A “commemoration fatigue” would seem to be at odds with the growing numbers of Australians who have turned out for Anzac Day ceremonies in recent years.

In the late 1970s, many believed Anzac commemorations would die out.

“There were very few people turning up at all [and] it was seen that…Anzac Day had become a lightly rod for protest movements; for feminism, for multiculturalism, for republicanism, for the anti-war movement in general.

“[But] the resurgence in Anzac commemoration has been massive… and I think what we really have to ask ourselves is why that has happened,” Professor Wright said.

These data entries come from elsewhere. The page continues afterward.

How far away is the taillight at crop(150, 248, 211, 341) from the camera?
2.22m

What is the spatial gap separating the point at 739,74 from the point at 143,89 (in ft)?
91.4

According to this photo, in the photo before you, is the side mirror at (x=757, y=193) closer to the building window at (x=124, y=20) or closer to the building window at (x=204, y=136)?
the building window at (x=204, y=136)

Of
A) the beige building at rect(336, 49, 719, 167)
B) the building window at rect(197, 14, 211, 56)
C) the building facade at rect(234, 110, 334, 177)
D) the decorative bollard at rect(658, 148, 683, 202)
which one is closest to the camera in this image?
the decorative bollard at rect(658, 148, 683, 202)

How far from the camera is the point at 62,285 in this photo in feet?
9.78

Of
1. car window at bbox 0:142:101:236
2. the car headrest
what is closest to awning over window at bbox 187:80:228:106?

“On one hand you can say that it’s because there’s been millions of dollars spent by recent governments, certainly the Government at the moment is spending over $300 million on Anzac commemorations.”

Australia is spending more money on its World War I commemoration than any other country in the world, according to Professor Wright.

“You can’t discount that as a factor,” she said.

“But I think also it shows that there is a hunger for something that Anzac now represents, something about it being a unifying force.”

She said there was a psychological need in our nation to draw back to a particular “birthing story”, to have a sense of our roots, and a sense of belonging that’s grounded in the Anzac story.

Clare Wright is an associate professor with La Trobe University and has recently published an essay titled Forgetting to Remember in the Griffith Review.